— BEGIN DATA PROVIDED —

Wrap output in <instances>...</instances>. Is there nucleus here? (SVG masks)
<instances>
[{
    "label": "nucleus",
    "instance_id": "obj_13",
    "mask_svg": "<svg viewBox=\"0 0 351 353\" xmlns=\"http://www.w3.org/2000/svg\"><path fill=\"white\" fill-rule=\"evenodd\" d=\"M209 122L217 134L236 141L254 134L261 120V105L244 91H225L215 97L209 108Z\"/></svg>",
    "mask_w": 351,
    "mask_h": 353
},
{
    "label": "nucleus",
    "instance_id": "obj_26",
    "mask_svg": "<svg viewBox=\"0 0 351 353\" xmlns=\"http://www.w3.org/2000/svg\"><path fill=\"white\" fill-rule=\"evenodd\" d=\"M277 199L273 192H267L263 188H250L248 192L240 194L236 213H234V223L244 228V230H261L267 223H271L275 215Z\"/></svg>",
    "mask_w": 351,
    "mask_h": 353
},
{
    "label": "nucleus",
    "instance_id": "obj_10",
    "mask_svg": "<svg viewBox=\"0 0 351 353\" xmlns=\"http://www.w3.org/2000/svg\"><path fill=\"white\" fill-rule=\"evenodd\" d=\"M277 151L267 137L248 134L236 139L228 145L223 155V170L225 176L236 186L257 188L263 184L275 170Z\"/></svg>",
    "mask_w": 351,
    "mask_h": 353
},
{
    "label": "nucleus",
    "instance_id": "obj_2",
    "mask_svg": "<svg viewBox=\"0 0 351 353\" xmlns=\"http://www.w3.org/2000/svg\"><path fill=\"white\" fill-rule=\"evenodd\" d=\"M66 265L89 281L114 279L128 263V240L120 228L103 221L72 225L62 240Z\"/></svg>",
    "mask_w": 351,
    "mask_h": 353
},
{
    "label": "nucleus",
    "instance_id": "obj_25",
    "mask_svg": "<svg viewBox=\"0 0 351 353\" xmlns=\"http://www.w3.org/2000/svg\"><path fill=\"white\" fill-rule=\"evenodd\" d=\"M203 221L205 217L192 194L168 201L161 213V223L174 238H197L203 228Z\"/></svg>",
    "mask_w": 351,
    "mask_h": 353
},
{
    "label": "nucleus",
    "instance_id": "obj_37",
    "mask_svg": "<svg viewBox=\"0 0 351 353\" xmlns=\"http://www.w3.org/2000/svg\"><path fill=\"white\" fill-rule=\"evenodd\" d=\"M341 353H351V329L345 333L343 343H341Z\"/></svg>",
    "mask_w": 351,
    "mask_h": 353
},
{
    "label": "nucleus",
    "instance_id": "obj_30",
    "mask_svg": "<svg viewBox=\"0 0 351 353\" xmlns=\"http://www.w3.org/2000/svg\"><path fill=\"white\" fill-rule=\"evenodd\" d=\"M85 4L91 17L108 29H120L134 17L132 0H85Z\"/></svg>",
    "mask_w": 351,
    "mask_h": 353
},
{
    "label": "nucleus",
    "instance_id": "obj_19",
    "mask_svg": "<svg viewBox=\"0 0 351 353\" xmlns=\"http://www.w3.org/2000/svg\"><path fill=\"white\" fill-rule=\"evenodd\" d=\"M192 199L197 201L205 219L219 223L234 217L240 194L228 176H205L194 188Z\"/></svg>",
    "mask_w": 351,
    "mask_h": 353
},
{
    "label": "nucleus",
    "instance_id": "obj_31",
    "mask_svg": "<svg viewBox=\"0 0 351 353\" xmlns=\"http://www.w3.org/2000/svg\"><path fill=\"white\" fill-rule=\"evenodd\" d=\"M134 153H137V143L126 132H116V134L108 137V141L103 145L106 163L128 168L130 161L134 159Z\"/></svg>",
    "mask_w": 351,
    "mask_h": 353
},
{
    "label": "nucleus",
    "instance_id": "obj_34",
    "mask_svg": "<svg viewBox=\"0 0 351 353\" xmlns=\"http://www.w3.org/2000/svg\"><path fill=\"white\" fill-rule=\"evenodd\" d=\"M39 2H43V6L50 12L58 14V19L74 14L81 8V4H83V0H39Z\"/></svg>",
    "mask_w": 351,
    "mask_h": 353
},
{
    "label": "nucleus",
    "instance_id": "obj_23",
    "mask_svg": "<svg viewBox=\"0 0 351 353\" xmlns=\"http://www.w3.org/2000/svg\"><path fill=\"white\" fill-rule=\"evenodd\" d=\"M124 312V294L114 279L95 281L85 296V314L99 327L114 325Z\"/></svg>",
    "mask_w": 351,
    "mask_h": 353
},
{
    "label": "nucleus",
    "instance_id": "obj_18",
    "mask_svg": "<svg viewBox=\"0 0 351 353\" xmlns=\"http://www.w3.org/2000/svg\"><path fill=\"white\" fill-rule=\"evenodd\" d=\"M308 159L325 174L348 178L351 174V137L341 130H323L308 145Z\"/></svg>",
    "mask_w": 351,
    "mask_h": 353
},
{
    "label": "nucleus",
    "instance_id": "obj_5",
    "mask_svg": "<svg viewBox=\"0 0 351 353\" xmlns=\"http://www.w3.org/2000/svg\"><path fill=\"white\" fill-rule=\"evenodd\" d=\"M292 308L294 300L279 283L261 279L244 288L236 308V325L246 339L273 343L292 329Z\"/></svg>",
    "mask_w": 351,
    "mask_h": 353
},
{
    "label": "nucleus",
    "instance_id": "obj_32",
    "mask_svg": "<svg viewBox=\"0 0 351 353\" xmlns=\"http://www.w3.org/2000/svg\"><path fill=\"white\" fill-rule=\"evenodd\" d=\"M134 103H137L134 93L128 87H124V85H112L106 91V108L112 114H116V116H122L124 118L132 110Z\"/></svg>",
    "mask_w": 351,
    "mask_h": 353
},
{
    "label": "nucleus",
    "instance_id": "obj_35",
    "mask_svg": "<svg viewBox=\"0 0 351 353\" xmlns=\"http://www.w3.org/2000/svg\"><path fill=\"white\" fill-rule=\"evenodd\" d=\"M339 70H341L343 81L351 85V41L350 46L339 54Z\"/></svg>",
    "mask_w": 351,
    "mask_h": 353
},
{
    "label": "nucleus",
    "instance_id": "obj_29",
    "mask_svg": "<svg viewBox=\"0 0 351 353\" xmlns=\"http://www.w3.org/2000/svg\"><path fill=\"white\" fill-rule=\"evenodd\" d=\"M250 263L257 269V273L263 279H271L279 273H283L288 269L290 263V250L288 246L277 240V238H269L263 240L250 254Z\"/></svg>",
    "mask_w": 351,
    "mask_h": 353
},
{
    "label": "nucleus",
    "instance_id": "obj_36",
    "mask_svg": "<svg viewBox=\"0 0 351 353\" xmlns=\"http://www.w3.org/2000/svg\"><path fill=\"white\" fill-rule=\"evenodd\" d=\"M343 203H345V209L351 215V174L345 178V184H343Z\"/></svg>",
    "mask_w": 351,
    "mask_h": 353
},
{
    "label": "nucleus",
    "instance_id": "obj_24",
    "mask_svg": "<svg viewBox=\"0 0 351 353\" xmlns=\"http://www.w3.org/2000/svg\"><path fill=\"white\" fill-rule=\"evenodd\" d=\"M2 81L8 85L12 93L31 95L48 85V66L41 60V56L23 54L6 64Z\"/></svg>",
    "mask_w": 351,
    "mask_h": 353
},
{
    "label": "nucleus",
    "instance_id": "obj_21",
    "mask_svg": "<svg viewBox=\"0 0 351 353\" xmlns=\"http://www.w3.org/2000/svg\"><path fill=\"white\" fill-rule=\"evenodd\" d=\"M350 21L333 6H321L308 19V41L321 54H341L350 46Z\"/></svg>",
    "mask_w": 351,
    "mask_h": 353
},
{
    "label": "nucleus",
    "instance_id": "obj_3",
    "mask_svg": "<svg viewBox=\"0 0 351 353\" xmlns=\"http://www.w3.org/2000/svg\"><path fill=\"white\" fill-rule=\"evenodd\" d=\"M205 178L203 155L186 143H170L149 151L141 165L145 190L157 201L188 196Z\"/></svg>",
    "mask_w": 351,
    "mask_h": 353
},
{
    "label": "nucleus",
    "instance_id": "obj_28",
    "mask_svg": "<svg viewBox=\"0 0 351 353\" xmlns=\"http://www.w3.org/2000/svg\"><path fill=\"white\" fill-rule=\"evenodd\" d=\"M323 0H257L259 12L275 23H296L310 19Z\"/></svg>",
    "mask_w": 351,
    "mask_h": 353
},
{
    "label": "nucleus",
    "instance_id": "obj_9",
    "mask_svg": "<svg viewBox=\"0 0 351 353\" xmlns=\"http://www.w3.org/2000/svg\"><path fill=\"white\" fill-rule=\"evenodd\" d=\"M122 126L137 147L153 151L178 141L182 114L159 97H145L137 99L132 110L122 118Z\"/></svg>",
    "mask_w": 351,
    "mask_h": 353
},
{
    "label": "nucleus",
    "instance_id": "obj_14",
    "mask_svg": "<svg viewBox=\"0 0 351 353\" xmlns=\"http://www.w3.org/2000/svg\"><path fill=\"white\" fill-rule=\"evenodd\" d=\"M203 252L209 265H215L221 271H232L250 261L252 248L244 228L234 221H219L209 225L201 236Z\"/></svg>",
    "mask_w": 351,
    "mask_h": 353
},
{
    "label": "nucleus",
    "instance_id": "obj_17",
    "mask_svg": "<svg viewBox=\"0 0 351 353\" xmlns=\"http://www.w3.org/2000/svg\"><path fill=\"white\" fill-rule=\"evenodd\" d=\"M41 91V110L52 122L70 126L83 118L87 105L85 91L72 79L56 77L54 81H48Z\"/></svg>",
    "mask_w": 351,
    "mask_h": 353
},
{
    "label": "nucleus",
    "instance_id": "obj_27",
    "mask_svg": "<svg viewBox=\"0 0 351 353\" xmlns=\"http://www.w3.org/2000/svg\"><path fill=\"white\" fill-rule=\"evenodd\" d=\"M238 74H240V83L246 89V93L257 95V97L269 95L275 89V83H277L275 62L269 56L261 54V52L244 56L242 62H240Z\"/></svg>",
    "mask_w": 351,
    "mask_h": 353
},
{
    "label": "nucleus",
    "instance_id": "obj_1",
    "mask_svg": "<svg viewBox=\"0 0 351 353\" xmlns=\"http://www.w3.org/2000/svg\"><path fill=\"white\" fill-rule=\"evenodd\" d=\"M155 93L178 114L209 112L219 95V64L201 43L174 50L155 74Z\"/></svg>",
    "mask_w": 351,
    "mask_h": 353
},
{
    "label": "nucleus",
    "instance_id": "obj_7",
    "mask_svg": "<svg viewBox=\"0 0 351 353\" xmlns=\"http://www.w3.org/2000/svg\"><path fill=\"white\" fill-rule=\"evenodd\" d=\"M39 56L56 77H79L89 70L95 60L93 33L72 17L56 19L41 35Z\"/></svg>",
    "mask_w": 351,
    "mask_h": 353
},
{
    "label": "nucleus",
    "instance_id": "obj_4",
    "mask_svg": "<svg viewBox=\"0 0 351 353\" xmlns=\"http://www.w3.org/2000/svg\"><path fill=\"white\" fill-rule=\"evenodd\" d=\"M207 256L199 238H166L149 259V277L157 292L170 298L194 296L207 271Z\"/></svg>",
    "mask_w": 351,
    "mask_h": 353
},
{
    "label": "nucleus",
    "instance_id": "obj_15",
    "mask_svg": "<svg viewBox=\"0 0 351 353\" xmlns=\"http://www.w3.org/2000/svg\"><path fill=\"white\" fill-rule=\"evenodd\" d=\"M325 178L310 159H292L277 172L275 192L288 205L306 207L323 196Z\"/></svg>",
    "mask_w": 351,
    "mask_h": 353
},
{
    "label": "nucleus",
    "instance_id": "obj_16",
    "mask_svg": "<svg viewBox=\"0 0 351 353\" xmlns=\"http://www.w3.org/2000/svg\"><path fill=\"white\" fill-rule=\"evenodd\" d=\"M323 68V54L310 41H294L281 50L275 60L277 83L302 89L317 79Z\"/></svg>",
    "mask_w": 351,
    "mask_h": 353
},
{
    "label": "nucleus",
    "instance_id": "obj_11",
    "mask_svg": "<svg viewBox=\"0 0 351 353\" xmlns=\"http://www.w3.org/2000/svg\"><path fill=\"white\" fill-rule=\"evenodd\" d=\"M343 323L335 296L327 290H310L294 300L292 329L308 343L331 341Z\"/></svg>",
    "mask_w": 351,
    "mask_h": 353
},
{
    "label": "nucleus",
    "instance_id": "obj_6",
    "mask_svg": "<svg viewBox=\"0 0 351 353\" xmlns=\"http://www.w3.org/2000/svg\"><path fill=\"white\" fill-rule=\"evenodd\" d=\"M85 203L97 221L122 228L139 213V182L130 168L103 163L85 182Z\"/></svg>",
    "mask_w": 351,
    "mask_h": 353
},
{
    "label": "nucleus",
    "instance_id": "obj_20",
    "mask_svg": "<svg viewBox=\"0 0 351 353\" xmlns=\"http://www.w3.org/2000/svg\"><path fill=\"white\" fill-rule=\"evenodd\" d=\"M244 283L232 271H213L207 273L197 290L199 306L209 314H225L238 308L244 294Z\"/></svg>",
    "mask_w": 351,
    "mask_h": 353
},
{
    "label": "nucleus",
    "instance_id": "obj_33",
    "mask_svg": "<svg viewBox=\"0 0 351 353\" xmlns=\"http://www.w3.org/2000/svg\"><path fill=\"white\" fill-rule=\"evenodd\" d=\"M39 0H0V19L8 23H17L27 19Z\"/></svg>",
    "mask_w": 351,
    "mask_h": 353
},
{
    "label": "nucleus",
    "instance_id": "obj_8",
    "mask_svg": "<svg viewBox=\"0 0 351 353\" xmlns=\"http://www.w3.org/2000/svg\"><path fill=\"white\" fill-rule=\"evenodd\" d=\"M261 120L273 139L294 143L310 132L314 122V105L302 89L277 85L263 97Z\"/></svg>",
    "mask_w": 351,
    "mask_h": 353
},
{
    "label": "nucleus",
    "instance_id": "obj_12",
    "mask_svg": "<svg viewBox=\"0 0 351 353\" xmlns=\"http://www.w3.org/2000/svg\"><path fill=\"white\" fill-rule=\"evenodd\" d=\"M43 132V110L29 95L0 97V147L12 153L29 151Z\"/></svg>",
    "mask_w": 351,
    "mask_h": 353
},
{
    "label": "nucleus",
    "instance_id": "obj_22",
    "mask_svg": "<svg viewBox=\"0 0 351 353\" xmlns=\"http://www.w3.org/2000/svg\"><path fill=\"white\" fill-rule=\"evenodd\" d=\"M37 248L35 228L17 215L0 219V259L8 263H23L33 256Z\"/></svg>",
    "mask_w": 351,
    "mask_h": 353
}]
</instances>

— END DATA PROVIDED —

- [WHAT THE TASK ASKS] List each line of the listing above that contains the string "instances". Case counts.

- [SOLUTION]
Wrap output in <instances>...</instances>. Is there nucleus here? (SVG masks)
<instances>
</instances>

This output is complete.